Pytrch crawler combat study notes_3 Network request urllib module: set IP proxy + handle request exception + parse URL + decode + encode + combine URL + URL connection

1 Set up IP proxy

1.1 Methodology

It is relatively simple to use the urllib module to set the proxy IP. First, you need to create a ProxyHandler object, whose parameter is the proxy IP of the dictionary type, the key name is the protocol type (such as HTTP or HTTPS), and the value is the proxy link. Then use the ProxyHandler object and the buildopener() method to build a new opener object, and finally send a network request.

1.2 Code Implementation

import urllib.request  # 导入urllib.request模块
url= 'https://www.httpbin.org/get'   # 网络请求地址

# 创建代理IP
proxy_handler = urllib.request.ProxyHandler({
    'https':'58.220.95.114:10053'
})

# 创建opener对象
opener = urllib.request.build_opener(proxy_handler)
response = opener.open(url,timeout=2)        # 发送网络请求
print(response.read().decode('utf-8'))    # 打印返回内容

2 Handling request exceptions

When implementing network requests, there may be many abnormal errors. The urllib.error module in the ulib module contains two important exception classes: URLError and HTTPError.

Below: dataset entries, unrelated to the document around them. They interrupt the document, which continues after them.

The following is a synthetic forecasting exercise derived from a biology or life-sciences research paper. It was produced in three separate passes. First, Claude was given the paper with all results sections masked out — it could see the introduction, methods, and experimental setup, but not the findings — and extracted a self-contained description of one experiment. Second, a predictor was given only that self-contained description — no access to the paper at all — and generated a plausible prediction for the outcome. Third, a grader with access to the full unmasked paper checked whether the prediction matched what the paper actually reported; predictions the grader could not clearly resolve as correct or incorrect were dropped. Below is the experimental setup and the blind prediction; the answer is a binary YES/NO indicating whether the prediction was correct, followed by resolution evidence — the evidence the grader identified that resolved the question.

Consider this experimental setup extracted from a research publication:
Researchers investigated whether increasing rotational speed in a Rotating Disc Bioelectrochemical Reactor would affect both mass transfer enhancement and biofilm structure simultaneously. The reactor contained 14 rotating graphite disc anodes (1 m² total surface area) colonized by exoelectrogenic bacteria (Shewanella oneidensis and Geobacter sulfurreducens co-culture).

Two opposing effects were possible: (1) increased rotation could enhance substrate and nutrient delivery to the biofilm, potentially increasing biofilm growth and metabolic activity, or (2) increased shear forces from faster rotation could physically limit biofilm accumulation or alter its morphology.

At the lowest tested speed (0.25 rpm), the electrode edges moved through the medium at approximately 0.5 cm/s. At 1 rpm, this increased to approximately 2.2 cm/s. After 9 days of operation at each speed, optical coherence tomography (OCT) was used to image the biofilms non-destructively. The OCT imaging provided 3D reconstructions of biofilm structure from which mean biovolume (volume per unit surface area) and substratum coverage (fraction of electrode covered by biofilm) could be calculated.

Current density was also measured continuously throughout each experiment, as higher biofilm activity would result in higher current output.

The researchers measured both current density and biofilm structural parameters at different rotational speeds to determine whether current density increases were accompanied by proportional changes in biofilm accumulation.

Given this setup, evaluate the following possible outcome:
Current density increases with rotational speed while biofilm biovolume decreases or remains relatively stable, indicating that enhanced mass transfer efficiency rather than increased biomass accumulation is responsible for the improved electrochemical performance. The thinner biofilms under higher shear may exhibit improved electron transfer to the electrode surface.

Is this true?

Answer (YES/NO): NO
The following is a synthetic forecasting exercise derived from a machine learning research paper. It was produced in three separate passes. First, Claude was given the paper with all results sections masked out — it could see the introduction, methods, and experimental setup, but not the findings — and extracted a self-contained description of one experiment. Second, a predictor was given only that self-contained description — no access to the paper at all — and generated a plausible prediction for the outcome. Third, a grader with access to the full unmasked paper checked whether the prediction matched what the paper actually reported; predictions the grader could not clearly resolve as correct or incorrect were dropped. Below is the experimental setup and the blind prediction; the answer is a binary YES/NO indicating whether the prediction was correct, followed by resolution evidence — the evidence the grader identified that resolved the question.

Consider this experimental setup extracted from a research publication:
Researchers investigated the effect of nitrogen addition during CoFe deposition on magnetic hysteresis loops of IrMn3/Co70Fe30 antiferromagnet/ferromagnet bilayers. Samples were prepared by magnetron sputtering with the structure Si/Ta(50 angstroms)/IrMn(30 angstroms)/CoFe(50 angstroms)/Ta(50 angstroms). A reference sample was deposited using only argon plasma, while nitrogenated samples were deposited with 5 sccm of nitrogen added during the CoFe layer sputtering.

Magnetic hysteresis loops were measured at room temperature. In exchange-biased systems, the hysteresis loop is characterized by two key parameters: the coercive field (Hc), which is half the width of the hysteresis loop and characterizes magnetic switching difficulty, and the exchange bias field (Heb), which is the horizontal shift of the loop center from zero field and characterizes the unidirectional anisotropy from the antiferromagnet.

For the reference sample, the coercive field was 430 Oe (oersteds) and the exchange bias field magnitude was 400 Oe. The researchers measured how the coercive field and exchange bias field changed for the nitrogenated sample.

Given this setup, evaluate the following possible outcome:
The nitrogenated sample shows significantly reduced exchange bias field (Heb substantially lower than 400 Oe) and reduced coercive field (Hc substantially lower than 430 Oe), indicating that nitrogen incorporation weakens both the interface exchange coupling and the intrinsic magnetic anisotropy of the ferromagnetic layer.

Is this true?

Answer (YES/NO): NO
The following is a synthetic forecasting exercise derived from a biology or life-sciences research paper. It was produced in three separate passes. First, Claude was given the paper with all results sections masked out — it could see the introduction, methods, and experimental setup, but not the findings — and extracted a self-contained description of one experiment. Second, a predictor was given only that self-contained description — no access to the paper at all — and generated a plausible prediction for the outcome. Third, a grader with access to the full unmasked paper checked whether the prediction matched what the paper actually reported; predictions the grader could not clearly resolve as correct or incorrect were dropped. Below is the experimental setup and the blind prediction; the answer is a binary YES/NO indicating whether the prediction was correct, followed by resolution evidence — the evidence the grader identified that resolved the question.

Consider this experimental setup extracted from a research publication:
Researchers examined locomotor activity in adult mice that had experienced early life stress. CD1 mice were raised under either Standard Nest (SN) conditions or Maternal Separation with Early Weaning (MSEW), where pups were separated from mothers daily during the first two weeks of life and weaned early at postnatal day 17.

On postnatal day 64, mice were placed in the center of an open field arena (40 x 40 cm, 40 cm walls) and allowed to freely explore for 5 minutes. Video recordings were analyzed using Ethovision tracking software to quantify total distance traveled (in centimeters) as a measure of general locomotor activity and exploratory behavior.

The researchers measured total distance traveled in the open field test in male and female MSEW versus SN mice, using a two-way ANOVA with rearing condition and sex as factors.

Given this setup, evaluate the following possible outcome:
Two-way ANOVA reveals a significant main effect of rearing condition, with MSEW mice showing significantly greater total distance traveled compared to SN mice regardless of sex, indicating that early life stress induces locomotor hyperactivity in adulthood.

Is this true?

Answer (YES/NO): NO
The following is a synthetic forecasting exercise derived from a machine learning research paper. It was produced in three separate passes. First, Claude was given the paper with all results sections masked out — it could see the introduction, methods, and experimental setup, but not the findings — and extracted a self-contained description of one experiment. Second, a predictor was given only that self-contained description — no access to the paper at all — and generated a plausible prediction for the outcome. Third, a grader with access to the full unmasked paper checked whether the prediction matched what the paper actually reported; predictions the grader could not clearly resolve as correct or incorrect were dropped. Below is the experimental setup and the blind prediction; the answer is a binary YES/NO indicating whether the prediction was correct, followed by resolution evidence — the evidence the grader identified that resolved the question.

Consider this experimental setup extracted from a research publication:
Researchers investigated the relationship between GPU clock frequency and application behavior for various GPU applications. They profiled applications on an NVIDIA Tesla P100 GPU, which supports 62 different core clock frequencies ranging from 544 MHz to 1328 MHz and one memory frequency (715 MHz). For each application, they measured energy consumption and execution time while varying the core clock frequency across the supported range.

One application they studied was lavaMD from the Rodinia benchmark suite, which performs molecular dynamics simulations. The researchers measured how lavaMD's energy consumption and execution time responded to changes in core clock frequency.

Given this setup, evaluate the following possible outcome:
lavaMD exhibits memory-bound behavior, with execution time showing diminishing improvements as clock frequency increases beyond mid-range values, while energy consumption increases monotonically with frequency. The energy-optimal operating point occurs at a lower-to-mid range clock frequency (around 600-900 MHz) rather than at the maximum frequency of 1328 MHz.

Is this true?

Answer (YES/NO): NO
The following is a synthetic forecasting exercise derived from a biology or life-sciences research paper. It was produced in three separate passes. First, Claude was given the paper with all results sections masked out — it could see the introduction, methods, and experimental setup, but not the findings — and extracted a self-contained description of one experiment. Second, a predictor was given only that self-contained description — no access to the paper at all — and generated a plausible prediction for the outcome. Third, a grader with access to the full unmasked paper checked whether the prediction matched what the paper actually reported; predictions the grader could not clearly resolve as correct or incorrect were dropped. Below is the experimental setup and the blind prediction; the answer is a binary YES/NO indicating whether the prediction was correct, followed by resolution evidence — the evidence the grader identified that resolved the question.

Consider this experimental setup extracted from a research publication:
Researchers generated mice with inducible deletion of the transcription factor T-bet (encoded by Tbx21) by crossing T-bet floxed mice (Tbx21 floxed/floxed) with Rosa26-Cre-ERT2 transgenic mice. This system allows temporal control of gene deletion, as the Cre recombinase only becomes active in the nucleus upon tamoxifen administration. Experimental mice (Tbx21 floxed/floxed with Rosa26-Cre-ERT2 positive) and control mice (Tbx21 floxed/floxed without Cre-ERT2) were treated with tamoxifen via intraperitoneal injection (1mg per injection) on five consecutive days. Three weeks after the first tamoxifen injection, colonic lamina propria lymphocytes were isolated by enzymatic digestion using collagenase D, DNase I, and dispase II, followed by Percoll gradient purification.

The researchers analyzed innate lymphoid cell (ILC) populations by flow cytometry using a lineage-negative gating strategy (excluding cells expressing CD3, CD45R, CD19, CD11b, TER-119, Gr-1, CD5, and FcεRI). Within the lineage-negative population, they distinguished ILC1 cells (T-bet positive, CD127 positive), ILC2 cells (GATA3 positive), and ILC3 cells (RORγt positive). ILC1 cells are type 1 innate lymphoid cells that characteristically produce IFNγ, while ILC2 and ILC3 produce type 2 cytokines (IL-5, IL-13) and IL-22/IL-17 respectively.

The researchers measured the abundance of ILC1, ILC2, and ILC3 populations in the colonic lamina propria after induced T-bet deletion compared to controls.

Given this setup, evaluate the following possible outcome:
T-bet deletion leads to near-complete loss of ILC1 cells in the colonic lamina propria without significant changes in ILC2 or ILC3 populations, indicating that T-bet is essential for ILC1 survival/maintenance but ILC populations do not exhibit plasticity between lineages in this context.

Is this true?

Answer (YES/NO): YES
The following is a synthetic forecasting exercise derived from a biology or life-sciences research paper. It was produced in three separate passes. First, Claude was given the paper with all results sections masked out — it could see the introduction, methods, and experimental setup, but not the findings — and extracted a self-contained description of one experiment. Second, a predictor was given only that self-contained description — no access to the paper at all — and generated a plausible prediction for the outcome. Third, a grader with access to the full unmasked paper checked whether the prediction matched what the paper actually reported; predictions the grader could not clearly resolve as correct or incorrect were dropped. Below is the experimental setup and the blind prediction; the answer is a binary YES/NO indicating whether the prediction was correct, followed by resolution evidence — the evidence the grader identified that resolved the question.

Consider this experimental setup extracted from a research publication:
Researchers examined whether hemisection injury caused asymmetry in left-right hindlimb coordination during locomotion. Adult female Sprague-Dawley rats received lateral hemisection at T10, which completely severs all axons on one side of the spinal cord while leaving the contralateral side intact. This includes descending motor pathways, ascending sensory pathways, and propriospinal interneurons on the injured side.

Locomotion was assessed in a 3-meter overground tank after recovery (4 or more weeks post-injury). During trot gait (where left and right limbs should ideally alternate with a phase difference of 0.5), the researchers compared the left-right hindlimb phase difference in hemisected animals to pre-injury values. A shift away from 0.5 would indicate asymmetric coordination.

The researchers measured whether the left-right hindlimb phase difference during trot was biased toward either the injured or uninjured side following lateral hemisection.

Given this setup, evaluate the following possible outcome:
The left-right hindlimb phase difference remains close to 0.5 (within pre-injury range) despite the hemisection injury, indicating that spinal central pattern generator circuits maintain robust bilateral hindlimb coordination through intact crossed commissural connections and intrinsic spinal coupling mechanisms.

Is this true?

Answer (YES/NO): NO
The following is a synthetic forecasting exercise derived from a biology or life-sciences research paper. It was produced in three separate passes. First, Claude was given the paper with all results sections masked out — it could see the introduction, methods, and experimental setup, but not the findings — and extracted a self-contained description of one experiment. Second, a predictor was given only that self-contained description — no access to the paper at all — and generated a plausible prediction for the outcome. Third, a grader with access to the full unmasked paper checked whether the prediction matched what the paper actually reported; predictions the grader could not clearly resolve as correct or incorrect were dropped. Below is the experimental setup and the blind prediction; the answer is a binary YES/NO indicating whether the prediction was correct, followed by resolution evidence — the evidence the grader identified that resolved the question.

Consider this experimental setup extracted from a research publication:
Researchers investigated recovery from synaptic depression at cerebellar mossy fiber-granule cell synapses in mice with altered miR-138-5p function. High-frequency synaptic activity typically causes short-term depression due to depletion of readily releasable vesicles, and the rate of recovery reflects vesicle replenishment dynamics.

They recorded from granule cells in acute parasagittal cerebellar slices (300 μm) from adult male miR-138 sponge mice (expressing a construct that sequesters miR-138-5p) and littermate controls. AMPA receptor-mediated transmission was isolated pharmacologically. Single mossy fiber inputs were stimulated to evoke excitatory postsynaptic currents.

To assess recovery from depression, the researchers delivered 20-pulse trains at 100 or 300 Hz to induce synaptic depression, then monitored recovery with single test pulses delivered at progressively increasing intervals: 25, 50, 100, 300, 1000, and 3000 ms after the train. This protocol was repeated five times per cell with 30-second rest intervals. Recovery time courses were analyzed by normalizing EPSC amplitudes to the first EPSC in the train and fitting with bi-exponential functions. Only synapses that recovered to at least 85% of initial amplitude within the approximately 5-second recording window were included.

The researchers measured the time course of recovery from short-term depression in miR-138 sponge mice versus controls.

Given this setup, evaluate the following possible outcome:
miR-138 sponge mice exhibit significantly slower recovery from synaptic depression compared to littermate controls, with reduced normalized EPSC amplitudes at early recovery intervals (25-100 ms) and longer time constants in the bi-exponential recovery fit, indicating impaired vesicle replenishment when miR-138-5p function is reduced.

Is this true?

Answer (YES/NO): NO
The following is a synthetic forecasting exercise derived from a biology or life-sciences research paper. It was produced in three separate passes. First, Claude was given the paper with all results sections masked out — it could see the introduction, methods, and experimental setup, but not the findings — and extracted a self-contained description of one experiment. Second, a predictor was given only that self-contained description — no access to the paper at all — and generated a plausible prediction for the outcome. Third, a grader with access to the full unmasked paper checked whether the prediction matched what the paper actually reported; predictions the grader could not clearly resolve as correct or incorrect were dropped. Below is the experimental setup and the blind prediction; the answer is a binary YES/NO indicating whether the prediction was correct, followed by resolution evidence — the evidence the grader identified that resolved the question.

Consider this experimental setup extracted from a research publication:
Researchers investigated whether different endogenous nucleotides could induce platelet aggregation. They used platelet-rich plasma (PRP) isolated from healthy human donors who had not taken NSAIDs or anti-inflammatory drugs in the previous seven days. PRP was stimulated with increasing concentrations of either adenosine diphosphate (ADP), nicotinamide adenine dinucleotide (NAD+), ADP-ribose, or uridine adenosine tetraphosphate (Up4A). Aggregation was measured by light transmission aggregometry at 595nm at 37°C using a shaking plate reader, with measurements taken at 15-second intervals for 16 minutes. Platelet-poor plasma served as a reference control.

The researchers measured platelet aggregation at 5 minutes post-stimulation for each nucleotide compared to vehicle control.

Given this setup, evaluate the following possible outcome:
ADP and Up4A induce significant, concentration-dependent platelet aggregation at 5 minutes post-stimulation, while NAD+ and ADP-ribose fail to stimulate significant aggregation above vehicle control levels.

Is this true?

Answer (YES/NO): NO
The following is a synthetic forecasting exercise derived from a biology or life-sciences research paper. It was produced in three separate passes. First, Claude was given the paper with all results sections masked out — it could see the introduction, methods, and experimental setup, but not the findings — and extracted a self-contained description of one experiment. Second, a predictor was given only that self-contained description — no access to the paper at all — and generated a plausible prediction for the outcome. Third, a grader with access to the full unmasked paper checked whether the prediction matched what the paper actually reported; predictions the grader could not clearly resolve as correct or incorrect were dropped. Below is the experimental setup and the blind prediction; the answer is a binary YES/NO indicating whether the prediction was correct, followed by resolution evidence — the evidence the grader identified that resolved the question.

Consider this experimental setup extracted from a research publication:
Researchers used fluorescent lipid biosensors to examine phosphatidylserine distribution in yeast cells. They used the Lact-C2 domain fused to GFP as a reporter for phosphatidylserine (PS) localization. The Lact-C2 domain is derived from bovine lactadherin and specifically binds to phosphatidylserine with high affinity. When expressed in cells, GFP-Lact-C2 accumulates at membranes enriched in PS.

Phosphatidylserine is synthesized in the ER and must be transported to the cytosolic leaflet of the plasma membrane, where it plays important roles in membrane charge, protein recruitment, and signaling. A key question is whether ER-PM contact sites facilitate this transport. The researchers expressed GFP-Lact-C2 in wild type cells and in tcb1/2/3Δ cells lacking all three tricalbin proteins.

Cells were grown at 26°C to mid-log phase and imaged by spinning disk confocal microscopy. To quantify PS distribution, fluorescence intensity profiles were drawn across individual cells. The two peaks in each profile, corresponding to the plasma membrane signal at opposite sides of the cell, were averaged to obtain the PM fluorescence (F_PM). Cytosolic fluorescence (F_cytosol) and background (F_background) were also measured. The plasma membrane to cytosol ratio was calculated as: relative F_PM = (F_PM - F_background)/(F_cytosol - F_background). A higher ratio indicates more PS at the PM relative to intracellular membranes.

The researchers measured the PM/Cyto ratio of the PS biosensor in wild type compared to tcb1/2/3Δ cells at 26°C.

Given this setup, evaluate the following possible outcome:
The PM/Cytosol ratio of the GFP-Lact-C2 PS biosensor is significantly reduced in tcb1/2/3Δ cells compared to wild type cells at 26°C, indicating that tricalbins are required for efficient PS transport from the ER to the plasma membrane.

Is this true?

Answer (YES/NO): NO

2.1 Handling URLError exceptions

The reason attribute in the URLError class can feedback the reason for the exception

2.1.1 Send a request to a non-existent address

import urllib.request    # 导入urllib.request模块
import urllib.error      # 导入urllib.error模块
try:
    # 向不存在的网络地址发送请求
    response = urllib.request.urlopen('http://www.52pojie.cn/4040.html')
except urllib.error.URLError as error:    # 捕获异常信息
    print(error.reason)                    # 打印异常原因
    print(error.code)                   # 打印HTTP状态码
    print(error.header)                 # 返回请求头

2.1.2 Double exception catch

import urllib.request    # 导入urllib.request模块
import urllib.error      # 导入urllib.error模块
try:
    # 向不存在的网络地址发送请求
    response = urllib.request.urlopen('https://www.python12.org/',timeout=0.1)
except urllib.error.HTTPError as error:    # HTTPError捕获异常信息
    print('状态码为:',error.code)                      # 打印状态码
    print('HTTPError异常信息为:',error.reason)         # 打印异常原因
    print('请求头信息如下:\n',error.headers)           # 打印请求头
except urllib.error.URLError as error:     # URLError捕获异常信息
    print('URLError异常信息为:',error.reason)
    # 输出 URLError异常信息为: [Errno 11001] getaddrinfo failed

3 Parse the URL

The parse submodule is provided in the urllib module, which is mainly used to parse URLs, and can realize URL splitting or combination. It supports URL handling for multiple protocols.

3.1 urlparse ()

3.1.1 Introduction to urlparse()

urlparse() is used to break the URL into different parts

3.1.2 urlparse() function composition

 urllib.parse.urlparse (urlstring,scheme ='',allow_fragments=True)
  • urlstring: The URL to be split, this parameter is a required parameter.
  • scheme: optional parameter, indicating the default protocol to be set. If there is no protocol in the URL to be split, you can set a default protocol through this parameter. The default value of this parameter is an empty string.
  • allow_fragments: optional parameter. If this parameter is set to False, it means that the content of fragments is ignored. The default is Tnue.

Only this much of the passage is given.